**SET EXERCISE**.
Only the lines starting at the one that contains "What separation exists" and running to the end should be repeated, exactly as written.

**ENTRIES**.
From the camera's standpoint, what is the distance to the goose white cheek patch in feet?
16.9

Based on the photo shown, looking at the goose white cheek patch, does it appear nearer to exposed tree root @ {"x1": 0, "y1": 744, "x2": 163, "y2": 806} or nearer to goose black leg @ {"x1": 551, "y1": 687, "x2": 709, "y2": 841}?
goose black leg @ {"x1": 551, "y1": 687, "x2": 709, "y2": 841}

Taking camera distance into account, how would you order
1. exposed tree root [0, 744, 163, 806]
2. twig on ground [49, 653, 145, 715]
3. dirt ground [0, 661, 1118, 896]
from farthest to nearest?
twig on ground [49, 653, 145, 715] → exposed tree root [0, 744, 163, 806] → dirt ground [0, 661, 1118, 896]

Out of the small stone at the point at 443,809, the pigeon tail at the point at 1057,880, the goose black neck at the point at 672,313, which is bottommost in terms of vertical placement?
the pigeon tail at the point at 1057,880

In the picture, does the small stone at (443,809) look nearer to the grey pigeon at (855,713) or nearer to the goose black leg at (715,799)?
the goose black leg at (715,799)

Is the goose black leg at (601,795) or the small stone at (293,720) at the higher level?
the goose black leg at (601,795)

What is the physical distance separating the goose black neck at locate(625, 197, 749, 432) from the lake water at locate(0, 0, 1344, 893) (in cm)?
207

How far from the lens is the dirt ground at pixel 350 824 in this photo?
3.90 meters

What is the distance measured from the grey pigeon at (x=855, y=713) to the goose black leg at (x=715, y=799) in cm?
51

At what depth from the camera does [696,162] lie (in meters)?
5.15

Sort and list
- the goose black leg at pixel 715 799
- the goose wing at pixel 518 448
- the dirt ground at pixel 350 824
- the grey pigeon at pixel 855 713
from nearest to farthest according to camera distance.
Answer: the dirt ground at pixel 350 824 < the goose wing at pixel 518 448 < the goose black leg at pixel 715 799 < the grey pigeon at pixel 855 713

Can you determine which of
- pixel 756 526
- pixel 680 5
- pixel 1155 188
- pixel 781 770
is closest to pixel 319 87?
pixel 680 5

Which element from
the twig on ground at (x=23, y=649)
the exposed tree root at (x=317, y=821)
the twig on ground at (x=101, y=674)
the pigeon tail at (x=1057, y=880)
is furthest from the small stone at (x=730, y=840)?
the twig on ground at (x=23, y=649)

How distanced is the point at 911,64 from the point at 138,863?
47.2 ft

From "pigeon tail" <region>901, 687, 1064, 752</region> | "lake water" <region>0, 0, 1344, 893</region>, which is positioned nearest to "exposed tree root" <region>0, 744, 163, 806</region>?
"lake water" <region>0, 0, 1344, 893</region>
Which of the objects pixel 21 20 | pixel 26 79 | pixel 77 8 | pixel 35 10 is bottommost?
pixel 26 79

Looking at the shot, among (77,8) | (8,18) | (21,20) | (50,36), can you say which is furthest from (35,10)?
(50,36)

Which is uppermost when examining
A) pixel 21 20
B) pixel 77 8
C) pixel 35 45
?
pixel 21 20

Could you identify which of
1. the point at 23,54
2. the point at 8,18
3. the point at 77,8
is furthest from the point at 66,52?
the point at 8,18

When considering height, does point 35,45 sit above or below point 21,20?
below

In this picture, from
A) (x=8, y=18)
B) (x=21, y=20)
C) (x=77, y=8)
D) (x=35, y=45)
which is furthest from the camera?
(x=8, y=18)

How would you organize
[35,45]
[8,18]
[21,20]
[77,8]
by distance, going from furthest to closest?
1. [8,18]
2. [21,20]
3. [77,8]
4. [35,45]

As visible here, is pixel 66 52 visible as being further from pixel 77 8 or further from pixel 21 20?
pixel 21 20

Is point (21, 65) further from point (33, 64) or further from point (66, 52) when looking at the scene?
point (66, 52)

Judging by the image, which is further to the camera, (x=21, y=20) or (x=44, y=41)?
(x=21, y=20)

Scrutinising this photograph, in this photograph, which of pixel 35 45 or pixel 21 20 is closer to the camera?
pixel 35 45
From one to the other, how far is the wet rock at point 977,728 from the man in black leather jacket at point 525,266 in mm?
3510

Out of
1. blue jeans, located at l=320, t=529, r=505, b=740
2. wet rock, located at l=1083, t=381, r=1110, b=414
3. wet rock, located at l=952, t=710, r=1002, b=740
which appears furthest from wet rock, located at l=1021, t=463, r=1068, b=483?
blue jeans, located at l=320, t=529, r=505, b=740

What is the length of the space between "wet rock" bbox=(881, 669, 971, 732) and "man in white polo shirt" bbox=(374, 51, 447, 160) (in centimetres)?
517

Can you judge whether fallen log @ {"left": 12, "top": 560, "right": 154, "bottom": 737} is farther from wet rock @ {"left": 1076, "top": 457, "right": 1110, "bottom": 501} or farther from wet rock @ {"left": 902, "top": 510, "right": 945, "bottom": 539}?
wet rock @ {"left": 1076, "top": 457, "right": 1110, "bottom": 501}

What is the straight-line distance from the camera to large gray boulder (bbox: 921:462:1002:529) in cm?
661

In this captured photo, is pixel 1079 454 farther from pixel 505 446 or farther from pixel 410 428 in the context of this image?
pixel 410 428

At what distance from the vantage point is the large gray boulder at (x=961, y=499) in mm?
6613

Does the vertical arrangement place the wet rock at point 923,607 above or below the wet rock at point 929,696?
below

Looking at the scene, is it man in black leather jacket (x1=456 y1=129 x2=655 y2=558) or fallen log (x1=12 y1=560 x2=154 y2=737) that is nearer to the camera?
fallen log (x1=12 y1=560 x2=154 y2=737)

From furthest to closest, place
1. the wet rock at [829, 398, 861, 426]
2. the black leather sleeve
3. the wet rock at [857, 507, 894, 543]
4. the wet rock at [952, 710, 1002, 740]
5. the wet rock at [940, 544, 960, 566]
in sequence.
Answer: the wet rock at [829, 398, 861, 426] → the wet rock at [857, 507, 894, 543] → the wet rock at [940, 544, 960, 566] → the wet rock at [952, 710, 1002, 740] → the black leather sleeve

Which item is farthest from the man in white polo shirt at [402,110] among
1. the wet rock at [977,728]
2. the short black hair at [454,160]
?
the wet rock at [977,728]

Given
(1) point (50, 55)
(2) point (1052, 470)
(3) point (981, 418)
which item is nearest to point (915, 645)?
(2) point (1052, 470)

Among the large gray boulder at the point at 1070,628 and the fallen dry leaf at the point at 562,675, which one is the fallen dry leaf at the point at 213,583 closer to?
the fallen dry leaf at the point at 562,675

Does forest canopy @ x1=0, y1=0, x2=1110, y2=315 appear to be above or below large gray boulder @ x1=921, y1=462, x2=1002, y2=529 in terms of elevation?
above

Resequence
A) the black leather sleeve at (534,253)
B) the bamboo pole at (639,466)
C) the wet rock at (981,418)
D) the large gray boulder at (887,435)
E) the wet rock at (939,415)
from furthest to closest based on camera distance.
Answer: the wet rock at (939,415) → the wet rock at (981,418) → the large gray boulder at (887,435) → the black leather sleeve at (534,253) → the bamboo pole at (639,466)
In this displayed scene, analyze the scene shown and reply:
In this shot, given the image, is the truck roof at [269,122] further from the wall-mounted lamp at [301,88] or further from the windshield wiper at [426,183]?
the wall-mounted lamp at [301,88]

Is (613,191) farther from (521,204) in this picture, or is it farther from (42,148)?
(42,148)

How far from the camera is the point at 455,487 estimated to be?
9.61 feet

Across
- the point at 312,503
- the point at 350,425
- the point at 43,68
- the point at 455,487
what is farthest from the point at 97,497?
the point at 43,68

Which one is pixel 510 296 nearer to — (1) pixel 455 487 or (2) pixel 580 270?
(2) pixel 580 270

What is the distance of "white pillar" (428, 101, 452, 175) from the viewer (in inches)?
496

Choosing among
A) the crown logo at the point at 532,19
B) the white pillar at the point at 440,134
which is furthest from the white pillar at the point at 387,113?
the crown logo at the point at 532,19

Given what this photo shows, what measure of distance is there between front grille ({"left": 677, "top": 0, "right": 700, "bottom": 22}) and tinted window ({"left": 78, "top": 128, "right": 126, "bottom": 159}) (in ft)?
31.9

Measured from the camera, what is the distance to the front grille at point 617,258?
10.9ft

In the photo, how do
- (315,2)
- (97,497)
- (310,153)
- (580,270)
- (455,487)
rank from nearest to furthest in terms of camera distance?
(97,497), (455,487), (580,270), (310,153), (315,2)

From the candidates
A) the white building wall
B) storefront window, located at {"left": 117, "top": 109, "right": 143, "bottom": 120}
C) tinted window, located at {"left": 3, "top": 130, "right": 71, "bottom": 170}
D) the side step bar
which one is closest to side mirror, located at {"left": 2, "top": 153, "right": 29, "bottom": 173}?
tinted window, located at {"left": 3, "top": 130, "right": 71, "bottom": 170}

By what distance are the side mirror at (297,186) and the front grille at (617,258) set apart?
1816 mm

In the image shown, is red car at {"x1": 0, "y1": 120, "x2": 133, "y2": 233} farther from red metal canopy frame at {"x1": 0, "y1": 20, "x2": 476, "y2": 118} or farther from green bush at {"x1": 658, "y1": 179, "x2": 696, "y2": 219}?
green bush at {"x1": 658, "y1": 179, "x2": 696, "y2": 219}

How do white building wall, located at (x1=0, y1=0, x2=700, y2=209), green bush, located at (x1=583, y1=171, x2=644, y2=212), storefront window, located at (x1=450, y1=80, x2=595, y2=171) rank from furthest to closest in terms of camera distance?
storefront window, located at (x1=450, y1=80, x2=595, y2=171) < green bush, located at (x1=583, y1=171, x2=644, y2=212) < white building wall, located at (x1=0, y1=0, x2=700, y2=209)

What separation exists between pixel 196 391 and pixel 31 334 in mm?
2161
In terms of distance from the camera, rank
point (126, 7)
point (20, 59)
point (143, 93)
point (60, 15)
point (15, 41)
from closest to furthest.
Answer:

**TASK ANSWER**.
What separation exists between pixel 196 391 and pixel 31 334 in mm?
2161
In terms of distance from the camera, rank
point (126, 7)
point (20, 59)
point (143, 93)
point (60, 15)
point (15, 41)
from closest to furthest.
Answer:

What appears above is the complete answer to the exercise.